La perfecta idiotez se ignora a sí misma. ¿Un ejemplo? El título puesto por Kiko Amat a la primera entrega de su prometedora serie “Clásicos latosos”, en Babelia. Allá va: “¿Por qué estamos obligados a leer un tostón como Moby Dick?”.
Reparen, por de pronto, en la infantiloide perspectiva de quien se siente “obligado” a leer un libro, cualquiera que sea, como si se tratara de los deberes de clase. Y puesto que en términos de clase se piensa (de clase de infantes, quiero decir), la idea de que la obligación se nos impone a todos, niños y niñas, listos y tontos.
Luego, ya de partida, ese calificativo, “tostón”, tan informal, tan de niño travieso (la gorra de béisbol con la visera al revés) que en lo que está pensando es en salir por fin al patio a corretear e intercambiar los cromos que, pasados los años, ilustrarán con estética pop su memoria sentimental, nutrida de tiras cómicas, marcianitos, teleseries, comecocos y discos ochenteros.
Si el lector, intrigado por la “desafiante” pregunta, cede a la tentación de leer la respuesta que su autor propone, descubrirá que, lejos de tratarse de una broma más o menos provocadora, el artículo constituye un serio y esforzado intento, por parte de una inteligencia miope, de desmontar el crédito que a Moby Dick atribuyen “Wikipedia y mucha otra gente, en su mayoría profesores universitarios”. Ay, esos profesores...
Y es que, jo, la novela es muy gorda, y demasiado larga. No se entiende muy bien lo que quiere decir. Además, está llena de digresiones (o como se diga) y habla de un montón de cosas que no nos interesan. El capitán Ahab es un buen personaje, vale, pero Melville no lo deja expresarse, ¡no lo deja hablar! Y lo peor de todo: la maldita ballena blanca no sale hasta el final, con lo que la travesía del libro se hace aburridísima...

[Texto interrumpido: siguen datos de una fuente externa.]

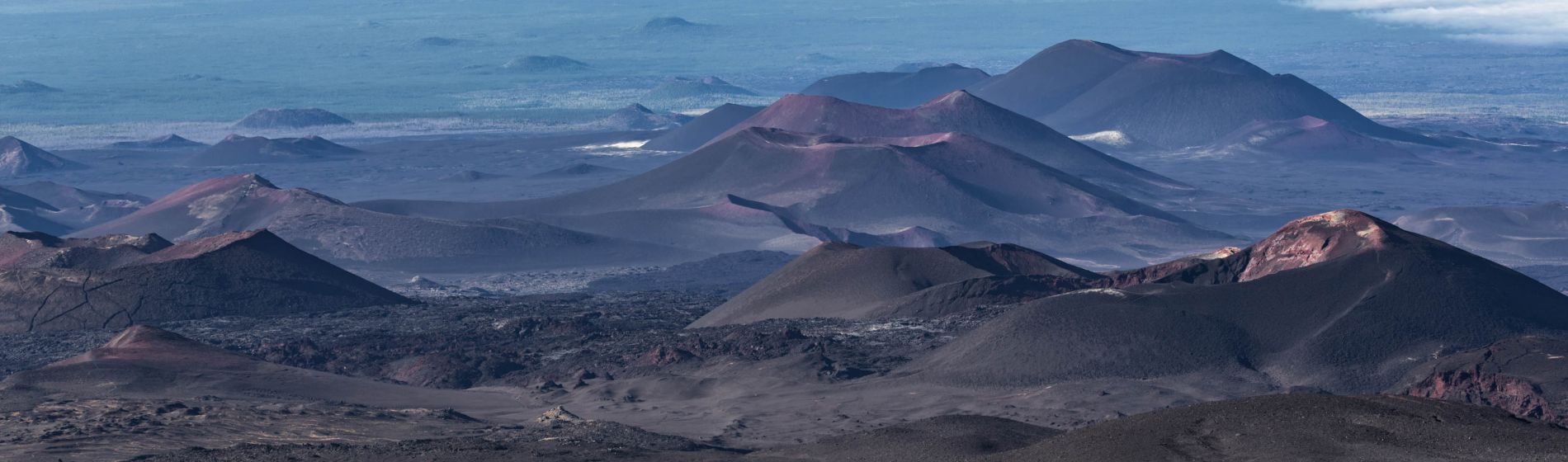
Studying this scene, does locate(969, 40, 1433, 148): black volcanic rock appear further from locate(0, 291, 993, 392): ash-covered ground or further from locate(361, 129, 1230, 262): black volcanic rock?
locate(0, 291, 993, 392): ash-covered ground

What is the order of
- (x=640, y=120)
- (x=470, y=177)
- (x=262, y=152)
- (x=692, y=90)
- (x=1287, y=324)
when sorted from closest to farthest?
(x=1287, y=324) → (x=470, y=177) → (x=262, y=152) → (x=640, y=120) → (x=692, y=90)

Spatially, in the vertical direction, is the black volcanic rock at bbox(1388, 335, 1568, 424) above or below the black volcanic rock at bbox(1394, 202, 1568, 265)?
above

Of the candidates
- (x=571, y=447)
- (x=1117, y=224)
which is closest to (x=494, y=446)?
(x=571, y=447)

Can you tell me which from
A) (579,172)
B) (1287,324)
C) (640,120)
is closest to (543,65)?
(640,120)

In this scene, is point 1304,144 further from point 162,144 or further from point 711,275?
point 162,144

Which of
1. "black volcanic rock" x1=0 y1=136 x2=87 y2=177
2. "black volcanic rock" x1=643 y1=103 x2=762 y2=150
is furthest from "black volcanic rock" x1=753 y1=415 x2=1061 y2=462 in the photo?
"black volcanic rock" x1=0 y1=136 x2=87 y2=177

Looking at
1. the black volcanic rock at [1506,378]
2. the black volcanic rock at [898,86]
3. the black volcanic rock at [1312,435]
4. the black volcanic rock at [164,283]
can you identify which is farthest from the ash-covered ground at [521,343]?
the black volcanic rock at [898,86]

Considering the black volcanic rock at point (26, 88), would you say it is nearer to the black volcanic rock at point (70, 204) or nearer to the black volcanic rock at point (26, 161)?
the black volcanic rock at point (26, 161)
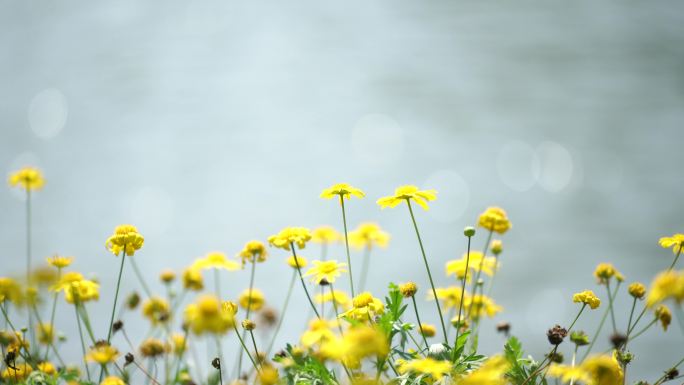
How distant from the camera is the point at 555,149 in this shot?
20.9ft

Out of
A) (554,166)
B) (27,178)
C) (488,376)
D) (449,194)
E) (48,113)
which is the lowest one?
(488,376)

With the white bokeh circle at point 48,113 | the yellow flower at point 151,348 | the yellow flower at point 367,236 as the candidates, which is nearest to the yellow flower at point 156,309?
the yellow flower at point 151,348

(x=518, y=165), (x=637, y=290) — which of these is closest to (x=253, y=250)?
(x=637, y=290)

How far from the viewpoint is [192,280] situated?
182 cm

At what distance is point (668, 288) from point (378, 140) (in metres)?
5.64

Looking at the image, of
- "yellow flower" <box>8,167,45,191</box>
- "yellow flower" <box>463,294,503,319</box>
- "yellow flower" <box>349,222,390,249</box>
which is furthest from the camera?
"yellow flower" <box>349,222,390,249</box>

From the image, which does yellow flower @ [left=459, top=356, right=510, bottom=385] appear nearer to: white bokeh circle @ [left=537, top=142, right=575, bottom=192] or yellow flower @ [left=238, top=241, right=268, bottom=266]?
yellow flower @ [left=238, top=241, right=268, bottom=266]

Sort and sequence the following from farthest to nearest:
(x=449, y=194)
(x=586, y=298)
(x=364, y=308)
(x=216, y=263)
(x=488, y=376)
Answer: (x=449, y=194)
(x=216, y=263)
(x=586, y=298)
(x=364, y=308)
(x=488, y=376)

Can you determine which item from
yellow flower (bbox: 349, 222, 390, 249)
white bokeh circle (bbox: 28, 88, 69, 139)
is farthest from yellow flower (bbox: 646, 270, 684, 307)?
white bokeh circle (bbox: 28, 88, 69, 139)

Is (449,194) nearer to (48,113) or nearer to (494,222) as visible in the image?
(48,113)

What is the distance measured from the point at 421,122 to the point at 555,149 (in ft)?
4.32

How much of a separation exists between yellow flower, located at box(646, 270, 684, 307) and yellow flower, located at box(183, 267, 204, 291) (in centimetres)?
111

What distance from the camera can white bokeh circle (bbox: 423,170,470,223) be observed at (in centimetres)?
584

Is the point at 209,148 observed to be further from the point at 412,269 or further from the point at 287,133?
the point at 412,269
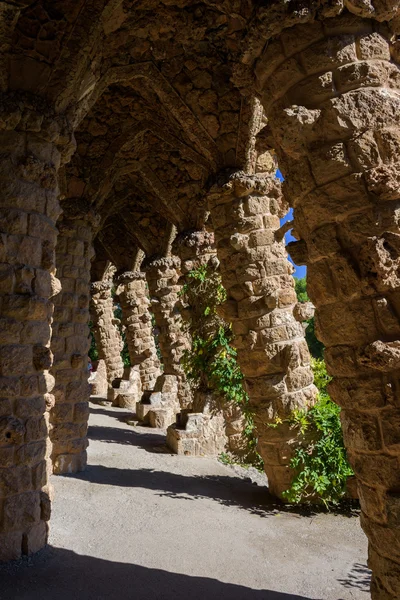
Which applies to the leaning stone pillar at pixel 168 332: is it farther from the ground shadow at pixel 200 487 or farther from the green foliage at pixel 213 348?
the ground shadow at pixel 200 487

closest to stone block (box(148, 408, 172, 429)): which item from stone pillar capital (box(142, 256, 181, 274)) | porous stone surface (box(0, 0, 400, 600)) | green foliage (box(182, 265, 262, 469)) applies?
green foliage (box(182, 265, 262, 469))

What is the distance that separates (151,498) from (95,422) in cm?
592

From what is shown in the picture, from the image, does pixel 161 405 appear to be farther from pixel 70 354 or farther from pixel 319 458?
pixel 319 458

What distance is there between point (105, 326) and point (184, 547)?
39.6 feet

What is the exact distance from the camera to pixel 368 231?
256cm

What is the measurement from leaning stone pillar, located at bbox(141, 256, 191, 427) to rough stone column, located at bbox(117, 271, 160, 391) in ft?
6.62

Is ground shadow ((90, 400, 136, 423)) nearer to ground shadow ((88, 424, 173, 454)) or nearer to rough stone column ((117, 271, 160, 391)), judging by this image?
ground shadow ((88, 424, 173, 454))

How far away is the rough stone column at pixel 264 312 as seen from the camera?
586cm

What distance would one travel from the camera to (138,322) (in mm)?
14805

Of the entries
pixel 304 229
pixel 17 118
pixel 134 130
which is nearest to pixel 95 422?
pixel 134 130

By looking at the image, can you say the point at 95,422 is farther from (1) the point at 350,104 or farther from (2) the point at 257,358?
(1) the point at 350,104

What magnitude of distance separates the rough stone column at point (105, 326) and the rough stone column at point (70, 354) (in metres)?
8.66

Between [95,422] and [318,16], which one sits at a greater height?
[318,16]

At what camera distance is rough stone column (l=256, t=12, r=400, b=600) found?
248 cm
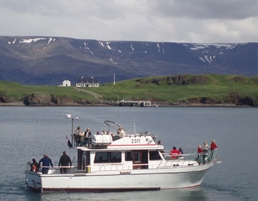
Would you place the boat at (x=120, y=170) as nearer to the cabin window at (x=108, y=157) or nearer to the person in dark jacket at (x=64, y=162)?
the cabin window at (x=108, y=157)

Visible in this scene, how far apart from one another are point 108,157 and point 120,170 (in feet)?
4.01

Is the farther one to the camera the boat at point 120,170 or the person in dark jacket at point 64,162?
the person in dark jacket at point 64,162

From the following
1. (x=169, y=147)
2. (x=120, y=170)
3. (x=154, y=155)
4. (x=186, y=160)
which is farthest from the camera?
(x=169, y=147)

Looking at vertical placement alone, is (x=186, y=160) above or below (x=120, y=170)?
above

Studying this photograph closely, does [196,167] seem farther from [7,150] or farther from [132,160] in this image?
[7,150]

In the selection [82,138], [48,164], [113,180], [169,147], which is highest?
[82,138]

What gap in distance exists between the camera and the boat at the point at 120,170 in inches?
1566

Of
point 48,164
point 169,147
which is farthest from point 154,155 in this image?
point 169,147

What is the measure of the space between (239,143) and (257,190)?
32.1 metres

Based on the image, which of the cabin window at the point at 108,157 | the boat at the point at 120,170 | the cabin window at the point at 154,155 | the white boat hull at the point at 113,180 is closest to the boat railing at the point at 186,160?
the boat at the point at 120,170

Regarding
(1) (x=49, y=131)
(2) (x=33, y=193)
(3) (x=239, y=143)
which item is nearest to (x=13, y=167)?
(2) (x=33, y=193)

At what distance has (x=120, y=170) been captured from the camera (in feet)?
132

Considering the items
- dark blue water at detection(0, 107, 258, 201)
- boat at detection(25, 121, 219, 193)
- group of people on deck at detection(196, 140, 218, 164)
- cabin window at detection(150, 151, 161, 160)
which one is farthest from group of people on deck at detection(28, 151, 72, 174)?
group of people on deck at detection(196, 140, 218, 164)

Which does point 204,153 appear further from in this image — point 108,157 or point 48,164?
point 48,164
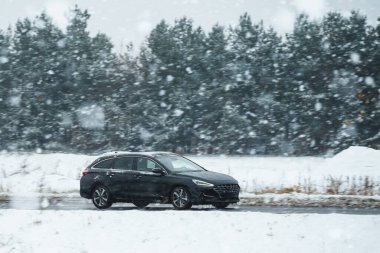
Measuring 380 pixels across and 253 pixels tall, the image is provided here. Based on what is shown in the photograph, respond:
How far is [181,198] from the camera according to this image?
1606cm

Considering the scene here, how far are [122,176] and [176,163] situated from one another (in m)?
1.58

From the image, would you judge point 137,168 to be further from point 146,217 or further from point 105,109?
point 105,109

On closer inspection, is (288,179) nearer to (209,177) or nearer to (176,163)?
(176,163)

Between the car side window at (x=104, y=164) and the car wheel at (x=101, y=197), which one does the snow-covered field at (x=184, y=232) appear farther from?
the car side window at (x=104, y=164)

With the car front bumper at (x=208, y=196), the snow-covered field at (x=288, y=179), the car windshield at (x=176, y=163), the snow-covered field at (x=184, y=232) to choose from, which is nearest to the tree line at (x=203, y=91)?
the snow-covered field at (x=288, y=179)

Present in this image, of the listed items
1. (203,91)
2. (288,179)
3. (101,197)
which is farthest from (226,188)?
(203,91)

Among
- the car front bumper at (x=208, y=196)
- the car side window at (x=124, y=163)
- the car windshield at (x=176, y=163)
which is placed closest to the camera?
the car front bumper at (x=208, y=196)

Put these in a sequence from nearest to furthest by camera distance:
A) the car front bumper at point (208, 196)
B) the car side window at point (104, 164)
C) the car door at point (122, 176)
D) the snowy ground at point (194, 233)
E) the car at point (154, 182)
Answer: the snowy ground at point (194, 233) → the car front bumper at point (208, 196) → the car at point (154, 182) → the car door at point (122, 176) → the car side window at point (104, 164)

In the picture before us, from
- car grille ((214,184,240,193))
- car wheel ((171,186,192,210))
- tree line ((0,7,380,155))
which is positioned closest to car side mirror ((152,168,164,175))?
car wheel ((171,186,192,210))

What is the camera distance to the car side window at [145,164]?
17.0 meters

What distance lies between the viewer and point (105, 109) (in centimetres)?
6062

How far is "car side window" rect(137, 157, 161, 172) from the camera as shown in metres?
17.0

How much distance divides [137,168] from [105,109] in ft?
145

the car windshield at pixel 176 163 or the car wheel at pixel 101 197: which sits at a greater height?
the car windshield at pixel 176 163
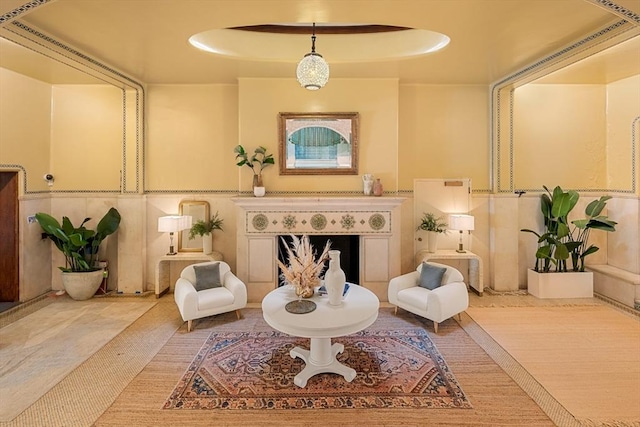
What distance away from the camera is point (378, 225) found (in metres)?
5.28

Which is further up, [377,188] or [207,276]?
[377,188]

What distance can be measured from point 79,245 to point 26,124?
2.15 metres

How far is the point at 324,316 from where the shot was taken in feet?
10.5

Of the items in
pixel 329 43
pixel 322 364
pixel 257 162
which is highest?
pixel 329 43

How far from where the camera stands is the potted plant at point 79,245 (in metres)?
5.24

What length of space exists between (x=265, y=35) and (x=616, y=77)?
5.75m

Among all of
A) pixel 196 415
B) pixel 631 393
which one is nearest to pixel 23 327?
pixel 196 415

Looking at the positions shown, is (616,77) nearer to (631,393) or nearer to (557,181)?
(557,181)

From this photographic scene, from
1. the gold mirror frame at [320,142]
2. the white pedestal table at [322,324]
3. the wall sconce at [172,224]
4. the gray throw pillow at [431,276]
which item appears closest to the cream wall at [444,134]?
the gold mirror frame at [320,142]

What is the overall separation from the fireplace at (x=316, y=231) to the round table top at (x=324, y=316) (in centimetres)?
161

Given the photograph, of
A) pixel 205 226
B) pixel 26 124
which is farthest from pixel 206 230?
pixel 26 124

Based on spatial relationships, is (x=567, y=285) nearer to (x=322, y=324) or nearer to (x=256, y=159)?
(x=322, y=324)

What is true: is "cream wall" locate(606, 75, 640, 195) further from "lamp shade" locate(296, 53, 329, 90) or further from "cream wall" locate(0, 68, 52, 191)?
"cream wall" locate(0, 68, 52, 191)

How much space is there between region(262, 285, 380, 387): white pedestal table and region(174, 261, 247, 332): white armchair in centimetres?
104
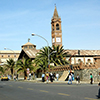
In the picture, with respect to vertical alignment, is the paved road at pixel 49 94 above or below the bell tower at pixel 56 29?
below

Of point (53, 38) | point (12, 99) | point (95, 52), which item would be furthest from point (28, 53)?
point (12, 99)

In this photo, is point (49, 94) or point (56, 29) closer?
point (49, 94)

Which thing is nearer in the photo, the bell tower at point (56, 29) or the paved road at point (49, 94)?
the paved road at point (49, 94)

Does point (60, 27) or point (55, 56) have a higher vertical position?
point (60, 27)

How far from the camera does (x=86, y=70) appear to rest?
44219mm

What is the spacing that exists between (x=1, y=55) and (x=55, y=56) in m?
98.4

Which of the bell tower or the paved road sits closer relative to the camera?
the paved road

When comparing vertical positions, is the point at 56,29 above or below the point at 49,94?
above

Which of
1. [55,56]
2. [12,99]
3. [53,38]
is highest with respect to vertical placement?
→ [53,38]

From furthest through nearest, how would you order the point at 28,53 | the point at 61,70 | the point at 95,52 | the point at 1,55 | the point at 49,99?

Este es el nivel de argumentación del artículo, más o menos, para que se hagan ustedes una idea.
Pero que un moderniki más o menos profesional haga ostentación e industria de su propia indigencia como lector no deja de ser excusable, o por lo menos comprensible. Lo alucinante en este caso viene a ser que la iniciativa de dedicar toda una serie a disuadir de la lectura de libros clásicos se ofrezca avalada y promovida por un suplemento cultural.
La conveniencia de incentivar y promover la lectura suele ser la razón con que suele justificarse, desde el entorno de los suplementos literarios, el escasísimo caudal de críticas negativas que éstos contienen, así como el evitamiento de toda polémica de cierto calado, como no sean las que excitan el morbo de los lectores, siempre por la vía del escándalo. Tanto más irritante resulta, siendo así, que se halague la cortedad y la molicie de los lectores más horizontales reafirmándolos en sus prejuicios más imbéciles.
“Kiko Amat hace un resumen de algunas de esas grandes obras de la literatura que seguro que ustedes no tienen intención de leer”, reza, con simpática complicidad, el sumario de la primera entrega de “Cásicos latosos”.
Con magnífica ironía, Luis Magrinyà replicaba en su cuenta de Twitter: “Fuentes fidedignas confirman que se han vuelto tan tan tan osados que los próximos clásicos latosos van a ser Corazón tan blanco, Sefarad y Bartleby y compañía”.
Tendría sin duda mucho más interés -y bastante más riesgo, por supuesto- que el celo iconoclasta de Kiko Amat se dirigiera hacia títulos como ésos. Pues no da la impresión de que, puestos a disuadir de la lectura de según qué libros frente a otros, sean obras como Moby Dick las que reclaman este servicio con más urgencia. O quizá sí, a la vista del número incesante de libros inanes que, desde las páginas del mismo suplemento, son calificados una semana tras otra con los adjetivos más superlativos.
“¿Conviene leer los clásicos? Más aún: ¿conviene leerlos hasta el final?” He aquí la gran pregunta con que, en su cuenta de Facebook, El País promocionaba la nueva sección de Kiko Amat.
Una de esas preguntas que retratan a quien las hace. Ya no digamos al alumno que, todo contento de sabérsela, levanta la mano para contestar.